= ページ =
——

時の流れ

昨日まで1970~80年代の話を書かせてもらった。

私がスイングジャズと出会ったきっかけのクラリネット小田洋司さんは「俺は時代遅れ」が口ぐせだった、当時テレビでも人気だった北村英治さんですら「あの時代は辛かった」と振り返るのは、ジャズがモダンのみを意味する偏った時代だったのは間違いない。

今の50代以下のジャズ演奏家に話すと「そんな時代があったんですか」と驚く。 

若き日、そういう偏重への抵抗感と”人と違ったことをやりたい”思いが重なって、スイングでコーラスだったわけだが、さほど突出したことをやったわけでなく時代の流れの中にあった、と、今は思う。

——

= 作業素材 =
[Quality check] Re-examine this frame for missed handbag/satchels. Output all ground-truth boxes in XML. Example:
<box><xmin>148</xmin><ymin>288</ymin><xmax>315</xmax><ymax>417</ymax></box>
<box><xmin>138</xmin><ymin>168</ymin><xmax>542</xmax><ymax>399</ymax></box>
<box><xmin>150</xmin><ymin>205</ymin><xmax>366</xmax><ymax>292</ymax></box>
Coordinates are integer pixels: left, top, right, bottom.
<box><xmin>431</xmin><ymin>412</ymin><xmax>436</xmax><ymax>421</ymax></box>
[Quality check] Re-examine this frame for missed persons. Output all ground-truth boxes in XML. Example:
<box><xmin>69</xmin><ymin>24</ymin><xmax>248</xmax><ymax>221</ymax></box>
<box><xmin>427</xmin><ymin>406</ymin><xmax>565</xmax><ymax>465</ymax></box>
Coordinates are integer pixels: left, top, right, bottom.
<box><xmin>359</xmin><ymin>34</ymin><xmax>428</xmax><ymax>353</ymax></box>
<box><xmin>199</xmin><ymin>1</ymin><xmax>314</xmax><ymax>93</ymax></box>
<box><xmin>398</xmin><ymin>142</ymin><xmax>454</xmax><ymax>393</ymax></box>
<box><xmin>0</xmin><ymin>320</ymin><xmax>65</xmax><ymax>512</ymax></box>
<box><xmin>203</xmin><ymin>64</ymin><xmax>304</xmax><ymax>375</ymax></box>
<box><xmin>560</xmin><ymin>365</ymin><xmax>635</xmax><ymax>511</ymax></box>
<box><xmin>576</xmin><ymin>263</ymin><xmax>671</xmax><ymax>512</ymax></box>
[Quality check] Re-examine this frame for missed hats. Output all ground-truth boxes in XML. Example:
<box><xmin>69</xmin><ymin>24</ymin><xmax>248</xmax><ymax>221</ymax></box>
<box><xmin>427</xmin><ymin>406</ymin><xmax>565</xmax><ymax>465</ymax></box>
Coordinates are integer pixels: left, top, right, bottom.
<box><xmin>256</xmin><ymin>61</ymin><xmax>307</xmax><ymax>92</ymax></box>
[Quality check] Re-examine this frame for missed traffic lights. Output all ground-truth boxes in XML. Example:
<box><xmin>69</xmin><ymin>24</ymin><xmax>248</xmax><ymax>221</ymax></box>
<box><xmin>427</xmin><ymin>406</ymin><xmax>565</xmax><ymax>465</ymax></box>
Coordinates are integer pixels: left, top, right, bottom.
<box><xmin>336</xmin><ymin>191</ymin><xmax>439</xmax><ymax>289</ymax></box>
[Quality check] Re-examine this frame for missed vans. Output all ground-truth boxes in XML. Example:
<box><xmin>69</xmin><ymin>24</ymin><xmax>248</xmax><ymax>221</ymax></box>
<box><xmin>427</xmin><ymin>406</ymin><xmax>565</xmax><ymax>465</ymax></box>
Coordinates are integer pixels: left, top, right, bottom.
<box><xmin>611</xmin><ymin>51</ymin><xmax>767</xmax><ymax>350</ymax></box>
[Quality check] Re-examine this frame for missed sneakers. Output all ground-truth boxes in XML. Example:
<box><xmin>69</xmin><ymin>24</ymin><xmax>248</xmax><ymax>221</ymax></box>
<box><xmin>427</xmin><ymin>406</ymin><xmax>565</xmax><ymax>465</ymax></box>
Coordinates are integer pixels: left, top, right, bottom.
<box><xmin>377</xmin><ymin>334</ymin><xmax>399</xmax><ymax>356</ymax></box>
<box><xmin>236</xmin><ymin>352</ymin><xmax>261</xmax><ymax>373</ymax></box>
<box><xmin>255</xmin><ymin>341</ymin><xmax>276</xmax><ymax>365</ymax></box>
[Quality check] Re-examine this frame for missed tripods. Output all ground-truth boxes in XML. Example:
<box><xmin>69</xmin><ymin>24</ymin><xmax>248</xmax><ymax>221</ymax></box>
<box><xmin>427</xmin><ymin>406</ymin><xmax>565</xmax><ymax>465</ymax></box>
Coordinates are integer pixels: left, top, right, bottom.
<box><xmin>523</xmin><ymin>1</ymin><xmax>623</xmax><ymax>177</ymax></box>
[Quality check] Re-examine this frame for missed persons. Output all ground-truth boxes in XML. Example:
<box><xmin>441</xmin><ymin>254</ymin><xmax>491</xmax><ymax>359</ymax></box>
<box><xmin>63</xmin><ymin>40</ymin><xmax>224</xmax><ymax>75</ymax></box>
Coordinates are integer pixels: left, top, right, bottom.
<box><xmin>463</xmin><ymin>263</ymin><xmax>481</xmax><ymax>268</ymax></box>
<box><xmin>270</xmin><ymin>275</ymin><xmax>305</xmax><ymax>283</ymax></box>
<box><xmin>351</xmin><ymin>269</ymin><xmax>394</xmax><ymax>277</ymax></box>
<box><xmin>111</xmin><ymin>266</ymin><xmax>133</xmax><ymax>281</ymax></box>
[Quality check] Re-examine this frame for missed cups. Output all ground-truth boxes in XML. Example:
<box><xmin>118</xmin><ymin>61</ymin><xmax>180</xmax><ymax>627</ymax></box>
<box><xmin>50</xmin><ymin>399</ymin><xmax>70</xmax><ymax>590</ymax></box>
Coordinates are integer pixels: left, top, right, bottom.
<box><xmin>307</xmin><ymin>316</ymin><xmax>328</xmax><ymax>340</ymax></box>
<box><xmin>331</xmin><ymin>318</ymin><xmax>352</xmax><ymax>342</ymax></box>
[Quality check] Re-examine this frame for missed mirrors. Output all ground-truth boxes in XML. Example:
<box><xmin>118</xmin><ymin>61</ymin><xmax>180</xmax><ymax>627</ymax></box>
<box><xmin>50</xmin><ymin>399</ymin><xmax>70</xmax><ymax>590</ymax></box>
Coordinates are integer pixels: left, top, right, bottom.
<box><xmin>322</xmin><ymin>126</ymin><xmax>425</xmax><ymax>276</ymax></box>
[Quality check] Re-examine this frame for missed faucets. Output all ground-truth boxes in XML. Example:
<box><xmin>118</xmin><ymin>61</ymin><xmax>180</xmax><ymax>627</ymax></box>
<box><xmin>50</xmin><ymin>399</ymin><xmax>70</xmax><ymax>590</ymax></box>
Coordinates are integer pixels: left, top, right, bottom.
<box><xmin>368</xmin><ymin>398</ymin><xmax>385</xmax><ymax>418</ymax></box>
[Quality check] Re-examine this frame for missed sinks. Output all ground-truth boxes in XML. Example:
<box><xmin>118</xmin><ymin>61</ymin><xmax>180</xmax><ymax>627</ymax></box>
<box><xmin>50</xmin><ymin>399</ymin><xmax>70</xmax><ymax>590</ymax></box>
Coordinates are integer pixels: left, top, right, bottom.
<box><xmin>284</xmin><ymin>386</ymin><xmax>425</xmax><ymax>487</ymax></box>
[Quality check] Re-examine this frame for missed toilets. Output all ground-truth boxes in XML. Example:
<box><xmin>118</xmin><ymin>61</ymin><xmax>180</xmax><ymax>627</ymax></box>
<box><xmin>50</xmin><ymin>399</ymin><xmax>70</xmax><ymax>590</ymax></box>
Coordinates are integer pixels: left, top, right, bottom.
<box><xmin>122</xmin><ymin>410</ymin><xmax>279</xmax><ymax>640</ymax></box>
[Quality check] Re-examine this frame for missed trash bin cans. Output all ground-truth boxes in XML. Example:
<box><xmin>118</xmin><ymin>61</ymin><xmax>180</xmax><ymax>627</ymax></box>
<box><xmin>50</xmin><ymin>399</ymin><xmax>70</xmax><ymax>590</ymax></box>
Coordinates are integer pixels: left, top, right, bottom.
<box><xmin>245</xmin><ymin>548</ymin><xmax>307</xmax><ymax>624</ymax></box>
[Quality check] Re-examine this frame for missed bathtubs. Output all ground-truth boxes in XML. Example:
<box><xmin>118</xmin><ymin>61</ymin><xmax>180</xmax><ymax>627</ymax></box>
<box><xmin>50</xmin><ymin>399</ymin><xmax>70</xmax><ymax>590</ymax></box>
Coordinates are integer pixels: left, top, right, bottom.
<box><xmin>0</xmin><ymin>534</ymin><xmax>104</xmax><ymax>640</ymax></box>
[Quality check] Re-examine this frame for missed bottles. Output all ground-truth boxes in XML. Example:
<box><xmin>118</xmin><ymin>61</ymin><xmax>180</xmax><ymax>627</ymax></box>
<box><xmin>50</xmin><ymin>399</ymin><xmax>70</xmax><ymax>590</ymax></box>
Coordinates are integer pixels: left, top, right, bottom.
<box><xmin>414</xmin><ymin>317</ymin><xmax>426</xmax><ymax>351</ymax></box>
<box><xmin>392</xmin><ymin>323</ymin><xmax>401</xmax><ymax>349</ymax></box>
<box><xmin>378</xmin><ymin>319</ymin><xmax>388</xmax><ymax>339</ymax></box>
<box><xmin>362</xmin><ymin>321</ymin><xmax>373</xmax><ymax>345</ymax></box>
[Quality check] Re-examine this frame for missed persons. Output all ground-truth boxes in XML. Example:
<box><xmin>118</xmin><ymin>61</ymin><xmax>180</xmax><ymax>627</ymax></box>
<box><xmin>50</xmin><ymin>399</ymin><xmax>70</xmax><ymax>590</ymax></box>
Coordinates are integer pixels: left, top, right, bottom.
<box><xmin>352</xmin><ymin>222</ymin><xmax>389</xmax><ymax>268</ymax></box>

——

= 作業指示 =
A) 「時の流れ」の文章のうち、「私がスイングジャズと出会った」から始まり「今の50代以下のジャズ演奏家に話すと「そんな時代があったんですか」と驚く。」で終わる部分を、「ジャズ演奏家」を「ジャズミュージシャン」に置き換えて書き直してください。
B) 作業素材の行のうち、「[Quality check] Re-examine this frame for missed trash」を含む行から始まり作業素材の最後の行で終わる部分だけを、一行を一つの文字列とするJSONのリストに変換してください。空行は入れないでください。

= 順に解答 =
A)
私がスイングジャズと出会ったきっかけのクラリネット小田洋司さんは「俺は時代遅れ」が口ぐせだった、当時テレビでも人気だった北村英治さんですら「あの時代は辛かった」と振り返るのは、ジャズがモダンのみを意味する偏った時代だったのは間違いない。

今の50代以下のジャズミュージシャンに話すと「そんな時代があったんですか」と驚く。

B)
[
  "[Quality check] Re-examine this frame for missed trash bin cans. Output all ground-truth boxes in XML. Example:",
  "<box><xmin>118</xmin><ymin>61</ymin><xmax>180</xmax><ymax>627</ymax></box>",
  "<box><xmin>50</xmin><ymin>399</ymin><xmax>70</xmax><ymax>590</ymax></box>",
  "Coordinates are integer pixels: left, top, right, bottom.",
  "<box><xmin>245</xmin><ymin>548</ymin><xmax>307</xmax><ymax>624</ymax></box>",
  "[Quality check] Re-examine this frame for missed bathtubs. Output all ground-truth boxes in XML. Example:",
  "<box><xmin>118</xmin><ymin>61</ymin><xmax>180</xmax><ymax>627</ymax></box>",
  "<box><xmin>50</xmin><ymin>399</ymin><xmax>70</xmax><ymax>590</ymax></box>",
  "Coordinates are integer pixels: left, top, right, bottom.",
  "<box><xmin>0</xmin><ymin>534</ymin><xmax>104</xmax><ymax>640</ymax></box>",
  "[Quality check] Re-examine this frame for missed bottles. Output all ground-truth boxes in XML. Example:",
  "<box><xmin>118</xmin><ymin>61</ymin><xmax>180</xmax><ymax>627</ymax></box>",
  "<box><xmin>50</xmin><ymin>399</ymin><xmax>70</xmax><ymax>590</ymax></box>",
  "Coordinates are integer pixels: left, top, right, bottom.",
  "<box><xmin>414</xmin><ymin>317</ymin><xmax>426</xmax><ymax>351</ymax></box>",
  "<box><xmin>392</xmin><ymin>323</ymin><xmax>401</xmax><ymax>349</ymax></box>",
  "<box><xmin>378</xmin><ymin>319</ymin><xmax>388</xmax><ymax>339</ymax></box>",
  "<box><xmin>362</xmin><ymin>321</ymin><xmax>373</xmax><ymax>345</ymax></box>",
  "[Quality check] Re-examine this frame for missed persons. Output all ground-truth boxes in XML. Example:",
  "<box><xmin>118</xmin><ymin>61</ymin><xmax>180</xmax><ymax>627</ymax></box>",
  "<box><xmin>50</xmin><ymin>399</ymin><xmax>70</xmax><ymax>590</ymax></box>",
  "Coordinates are integer pixels: left, top, right, bottom.",
  "<box><xmin>352</xmin><ymin>222</ymin><xmax>389</xmax><ymax>268</ymax></box>"
]